● Input rows

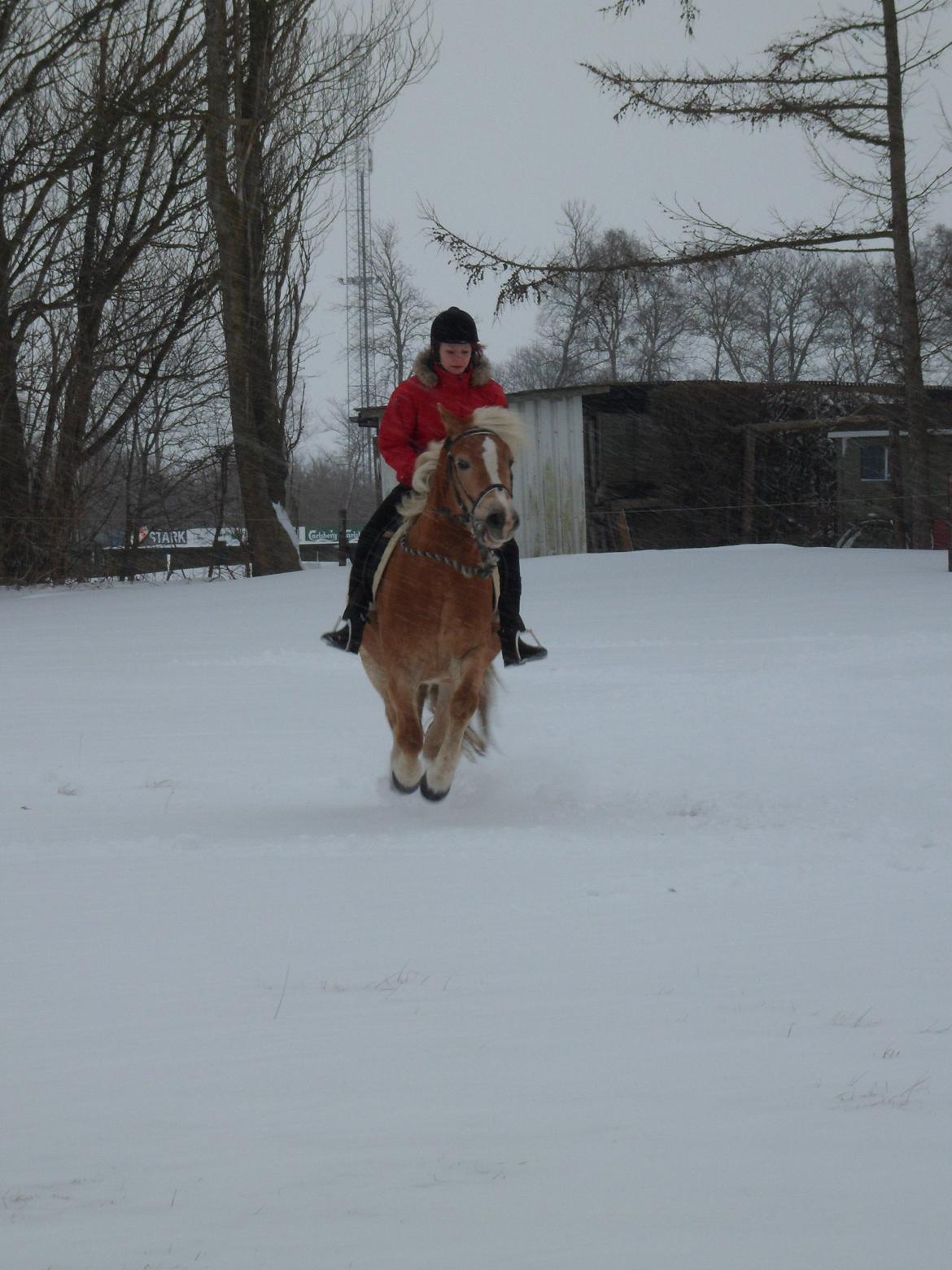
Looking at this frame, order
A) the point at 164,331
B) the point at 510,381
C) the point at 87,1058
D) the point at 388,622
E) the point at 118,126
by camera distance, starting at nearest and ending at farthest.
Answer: the point at 87,1058 → the point at 388,622 → the point at 118,126 → the point at 164,331 → the point at 510,381

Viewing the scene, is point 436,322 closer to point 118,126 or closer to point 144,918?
point 144,918

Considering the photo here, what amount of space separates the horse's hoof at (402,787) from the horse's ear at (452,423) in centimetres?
168

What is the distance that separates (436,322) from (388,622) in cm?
143

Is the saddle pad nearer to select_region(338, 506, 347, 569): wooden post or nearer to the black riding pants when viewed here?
the black riding pants

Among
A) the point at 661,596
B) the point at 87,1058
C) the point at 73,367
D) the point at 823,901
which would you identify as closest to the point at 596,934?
the point at 823,901

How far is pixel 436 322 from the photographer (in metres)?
6.29

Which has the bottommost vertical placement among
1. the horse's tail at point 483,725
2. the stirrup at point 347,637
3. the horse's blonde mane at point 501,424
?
the horse's tail at point 483,725

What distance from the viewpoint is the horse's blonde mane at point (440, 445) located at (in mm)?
5867

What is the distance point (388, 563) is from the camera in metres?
6.40

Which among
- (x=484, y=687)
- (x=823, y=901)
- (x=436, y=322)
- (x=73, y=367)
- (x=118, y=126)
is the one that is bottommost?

● Brief
Copy the listing above word for word, from start to finish, but leave the picture out.

● Expected answer
Looking at this frame, order
A) the point at 164,331
B) the point at 510,381
C) the point at 87,1058
D) the point at 388,622
E) the point at 118,126
by camera distance, starting at nearest and ending at farthest.
Answer: the point at 87,1058 → the point at 388,622 → the point at 118,126 → the point at 164,331 → the point at 510,381

Viewing the scene, is point 436,322 closer to point 118,126 or closer to point 144,918?
point 144,918

Considering the photo here, what amount of space separates the horse's hoof at (402,787) from the horse's ear at (452,423) in centimetres?
168

What is the distance that separates (436,322) from (388,622) in cm?
143

Is the saddle pad nearer to select_region(338, 506, 347, 569): wooden post or nearer to the black riding pants when viewed here?
the black riding pants

Among
A) the point at 661,596
B) the point at 87,1058
C) the point at 73,367
D) the point at 823,901
which would you identify as closest to the point at 596,934?
the point at 823,901

How far is pixel 436 322 from the photographer (in metres)?
6.29

Which has the bottommost vertical placement among
1. the horse's tail at point 483,725
2. the stirrup at point 347,637
3. the horse's blonde mane at point 501,424
?
the horse's tail at point 483,725

What distance from the viewpoint is the horse's blonde mane at point (440, 445) located at (in mm)?
5867

What is the distance point (388, 563) is from the camera in metres?
6.40

Which among
- (x=484, y=687)
- (x=823, y=901)
- (x=436, y=322)
- (x=73, y=367)
- (x=118, y=126)
is the one that is bottommost?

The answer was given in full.